CIA'dan onay alınmadı
WSJ’ye konuşan üst düzey kaynaklara göre, Gabbard bu adımı atmadan önce CIA ile herhangi bir istişarede bulunmadı. Üç farklı kaynak, Gabbard’ın ofisinin listeyi CIA’ya danışmadan yayımladığını doğruladı. Eski CIA Genelkurmay Başkanı Larry Pfeiffer, bu durumu şu sözlerle eleştirdi:
- "Akıllı bir Ulusal İstihbarat Direktörü, gizli bir subayı ifşa etmeden önce CIA ile istişare ederdi. Bu, CIA’nın gizlilik protokollerini ve uluslararası ilişkileri ciddi şekilde tehlikeye atabilir."
"Trump'ın emriyle hareket ettim"
Tulsi Gabbard, söz konusu listeyi Trump’ın talimatıyla paylaştığını belirterek, listedeki isimlerin "güveni ihlal ettiklerini, gizli bilgilerin sızdırılmasını siyasallaştırdıklarını ve manipüle ettiklerini" savundu.
Gabbard daha önce de belge yayımlamıştı
Gabbard, Temmuz ayında da tartışmalara neden olan bir belge paylaşmıştı. 2016 seçimlerinde Rusya’nın etkisini ayrıntılı biçimde anlatan ve gizli istihbarat yöntemlerini içeren dosyanın kamuoyuna açıklanması büyük yankı uyandırmıştı.
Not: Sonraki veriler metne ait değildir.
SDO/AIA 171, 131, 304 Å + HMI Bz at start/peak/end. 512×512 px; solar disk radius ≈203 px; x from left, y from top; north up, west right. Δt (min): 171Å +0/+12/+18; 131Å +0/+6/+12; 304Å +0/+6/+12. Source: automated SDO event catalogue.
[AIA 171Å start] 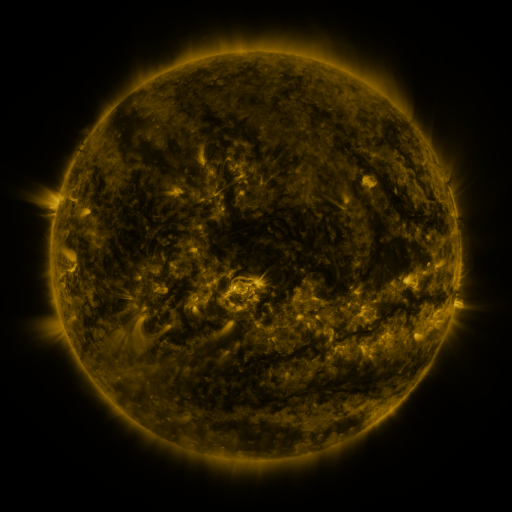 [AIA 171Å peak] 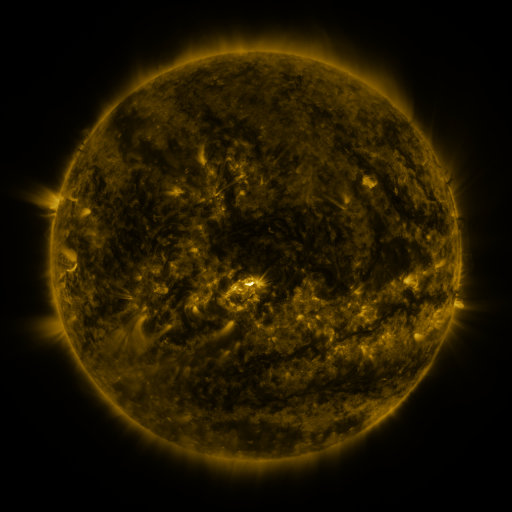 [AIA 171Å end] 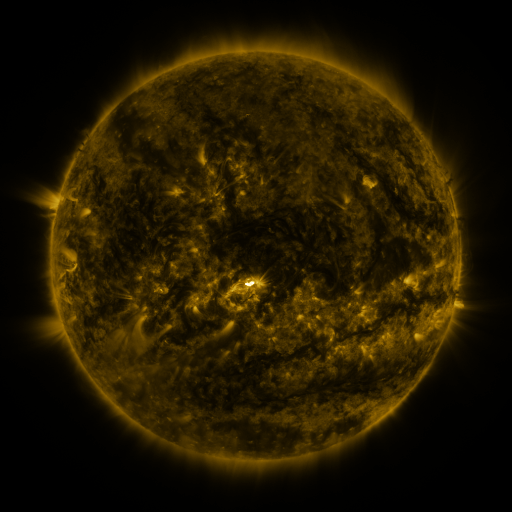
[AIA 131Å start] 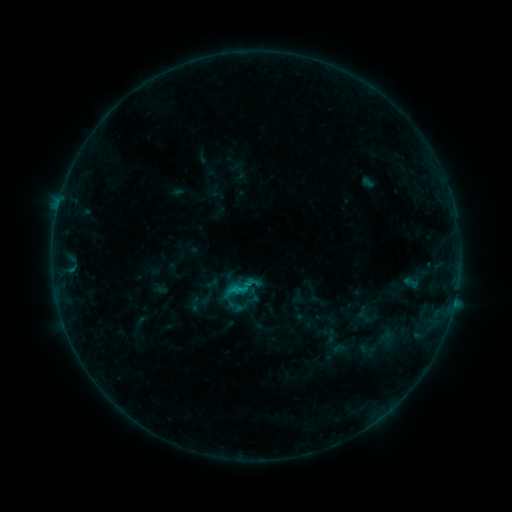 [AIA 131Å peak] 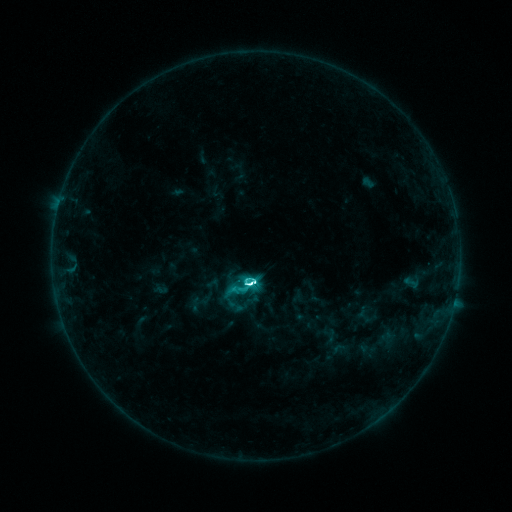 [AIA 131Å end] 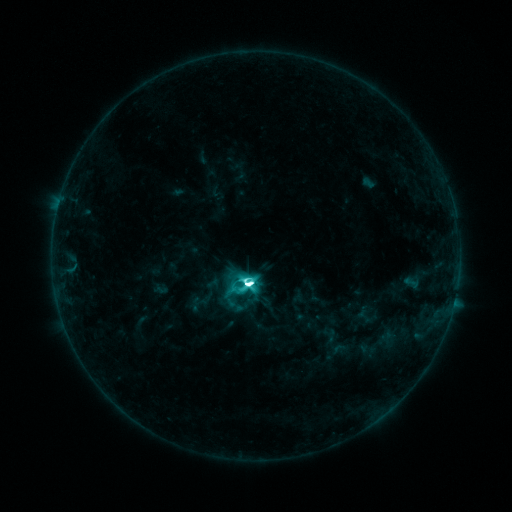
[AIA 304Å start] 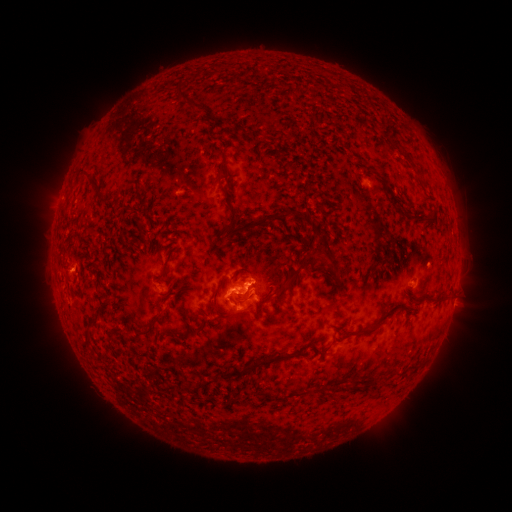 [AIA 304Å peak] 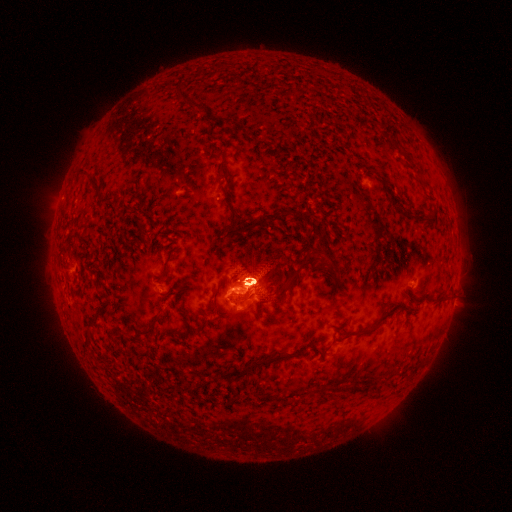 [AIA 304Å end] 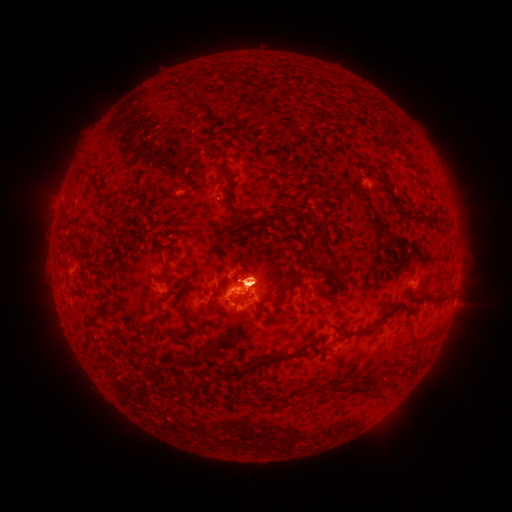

Ukrayna iddiaları da eleştirildi
Gabbard daha önce Ukrayna'nın demokratik özgürlükleri kısıtladığını ileri sürmüş, bu iddiasında kiliselerin kapatılması ve seçimlerin iptali gibi başlıkları gerekçe göstermişti. Ancak bu iddialar kamuoyunda ve uzmanlar arasında büyük tepkiyle karşılanmıştı.